Vascular disorders comprise a wide range of diverse disease entities. Correspondingly, vessels, and even more so the endothelial which line them, show a remarkable extent of heterogeneous differentiation, e.g. between the blood vascular and lymphatic systems, along the length of the vascular trees, and in the microvascular beds of various organs. The most important morphologic criterion to discriminate between endothelia is continuity (continuous endothelial cell layer and well-formed basement membrane) versus discontinuity (intra- or intercellular gaps and/or reduced or missing basement membrane). Most blood vascular endothelia are of the continuous type, while most sinusoidal and lymphatic endothelia are discontinuous by these criteria. Antigen expression corroborates these morphologic data in that CD31, CD34, and 1F10 antigen are exclusively expressed in continuous endothelia, while MS-1 antigen is preferentially expressed in non-continuous sinusoidal endothelia. In contrast, no specific marker has as yet been described for lymphatic endothelia. Endothelial heterogeneity substantially contributes to the pathogenesis of vascular disorders. For example, in patients with acquired immunodeficiency syndrome the same infectious agent may cause either bacillary angiomatosis (a lobular capillary proliferation) or peliosis (sinusoidal dilatation, endothelial denudation, and development of blood-filled cysts) depending on whether the affected organs have predominantly continuous endothelia or noncontinuous sinusoidal endothelia. Moreover, in Kaposi's sarcoma, it is still an open question of whether the lesion is derived from blood vascular or lymphatic endothelia (Kaposi's sarcoma cells in situ do not express the von Willebrand factor+, PAL-E+, 1F10+ phenotype of mature, resting blood vascular endothelia). It is also unresolved how endothelia of either type may be differentially induced to dedifferentiate and how they are recruited into the lesion. Clearly, knowledge about endothelial heterogeneity is still too incomplete to identify the actual mechanisms and molecules that govern the pathogenesis of vascular disorders (including still others than those mentioned here such as atherosclerosis, diabetic angiopathy, and rheumatoid arthritis) affecting distinct endothelia.

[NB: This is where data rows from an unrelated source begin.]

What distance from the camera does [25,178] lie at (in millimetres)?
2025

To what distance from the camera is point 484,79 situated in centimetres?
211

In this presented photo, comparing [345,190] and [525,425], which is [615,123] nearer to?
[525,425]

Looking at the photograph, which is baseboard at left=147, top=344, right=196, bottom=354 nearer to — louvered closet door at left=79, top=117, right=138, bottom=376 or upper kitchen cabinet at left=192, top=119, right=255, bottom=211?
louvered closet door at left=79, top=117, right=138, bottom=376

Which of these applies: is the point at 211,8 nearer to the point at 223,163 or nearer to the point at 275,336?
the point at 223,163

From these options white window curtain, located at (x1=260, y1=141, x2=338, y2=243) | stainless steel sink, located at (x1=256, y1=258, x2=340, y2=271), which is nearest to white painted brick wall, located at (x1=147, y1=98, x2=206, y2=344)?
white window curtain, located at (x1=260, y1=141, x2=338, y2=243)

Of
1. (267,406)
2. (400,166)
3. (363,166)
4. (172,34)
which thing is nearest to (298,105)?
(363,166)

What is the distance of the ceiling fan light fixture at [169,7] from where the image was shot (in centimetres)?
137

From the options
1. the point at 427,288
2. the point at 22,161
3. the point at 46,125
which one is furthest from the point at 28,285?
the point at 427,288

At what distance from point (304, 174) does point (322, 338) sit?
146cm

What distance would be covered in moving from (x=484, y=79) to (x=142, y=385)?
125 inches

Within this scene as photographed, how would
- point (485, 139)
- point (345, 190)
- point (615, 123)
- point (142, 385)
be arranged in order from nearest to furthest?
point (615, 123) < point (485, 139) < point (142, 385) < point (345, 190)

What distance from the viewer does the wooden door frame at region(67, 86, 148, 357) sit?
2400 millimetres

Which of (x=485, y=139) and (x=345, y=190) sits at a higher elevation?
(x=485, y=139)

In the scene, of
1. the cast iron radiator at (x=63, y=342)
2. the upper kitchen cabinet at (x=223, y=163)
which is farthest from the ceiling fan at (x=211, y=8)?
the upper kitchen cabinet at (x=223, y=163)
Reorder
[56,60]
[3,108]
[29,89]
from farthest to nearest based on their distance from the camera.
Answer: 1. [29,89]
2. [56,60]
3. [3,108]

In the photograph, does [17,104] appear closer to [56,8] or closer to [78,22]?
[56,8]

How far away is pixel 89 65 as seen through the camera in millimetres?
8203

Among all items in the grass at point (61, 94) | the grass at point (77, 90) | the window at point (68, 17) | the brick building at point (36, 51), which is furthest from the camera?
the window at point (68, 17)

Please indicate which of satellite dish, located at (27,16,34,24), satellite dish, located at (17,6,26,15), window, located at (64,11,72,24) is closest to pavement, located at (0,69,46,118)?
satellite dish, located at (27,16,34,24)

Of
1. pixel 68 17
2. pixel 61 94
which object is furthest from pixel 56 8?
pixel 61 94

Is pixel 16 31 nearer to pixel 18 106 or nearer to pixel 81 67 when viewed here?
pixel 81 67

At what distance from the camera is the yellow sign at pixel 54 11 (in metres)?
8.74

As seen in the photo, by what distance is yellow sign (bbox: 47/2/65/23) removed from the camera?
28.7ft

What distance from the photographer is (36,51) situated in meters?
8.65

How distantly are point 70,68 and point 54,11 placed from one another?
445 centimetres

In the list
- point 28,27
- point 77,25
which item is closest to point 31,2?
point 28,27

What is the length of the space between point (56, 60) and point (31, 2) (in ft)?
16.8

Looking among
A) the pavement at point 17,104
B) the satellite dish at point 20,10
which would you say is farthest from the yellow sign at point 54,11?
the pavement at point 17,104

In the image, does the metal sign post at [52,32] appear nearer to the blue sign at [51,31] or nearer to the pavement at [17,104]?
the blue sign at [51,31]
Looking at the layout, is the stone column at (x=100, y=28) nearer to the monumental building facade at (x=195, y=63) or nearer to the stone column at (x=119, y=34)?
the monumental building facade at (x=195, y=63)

Further efforts in antigenic phenotyping and in cell and molecular biology of heterogeneously differentiated endothelia should be made to improve this state of affairs.

摘要

血管疾病包括多种不同的疾病实体。相应地,血管,尤其是衬于血管内的内皮细胞,表现出显著程度的异质性分化,例如在血管系统和淋巴系统之间、沿血管树的长度以及在各种器官的微血管床中。区分内皮细胞的最重要形态学标准是连续性(连续的内皮细胞层和完整的基底膜)与不连续性(细胞内或细胞间间隙和/或基底膜减少或缺失)。根据这些标准,大多数血管内皮细胞属于连续型,而大多数窦状和淋巴内皮细胞是不连续的。抗原表达证实了这些形态学数据,因为CD31、CD34和1F10抗原仅在连续内皮细胞中表达,而MS-1抗原优先在不连续的窦状内皮细胞中表达。相比之下,尚未描述淋巴内皮细胞的特异性标志物。内皮细胞异质性在很大程度上促成了血管疾病的发病机制。例如,在获得性免疫缺陷综合征患者中,相同的感染因子可能导致杆菌性血管瘤(小叶状毛细血管增生)或紫癜(窦状扩张、内皮剥脱和充满血液的囊肿形成),这取决于受影响器官主要是连续内皮细胞还是不连续的窦状内皮细胞。此外,在卡波西肉瘤中,病变是源自血管内皮细胞还是淋巴内皮细胞仍是一个悬而未决的问题(卡波西肉瘤原位细胞不表达成熟、静止的血管内皮细胞的血管性血友病因子+、PAL-E+、1F10+表型)。两种类型的内皮细胞如何被差异诱导去分化以及它们如何被募集到病变中也尚未解决。显然,关于内皮细胞异质性的知识仍然过于不完整;无法确定控制影响不同内皮细胞的血管疾病(包括此处未提及的其他疾病,如动脉粥样硬化、糖尿病性血管病和类风湿性关节炎)发病机制的实际机制和分子。应在抗原表型分析以及异质性分化内皮细胞的细胞和分子生物学方面做出进一步努力,以改善这种状况。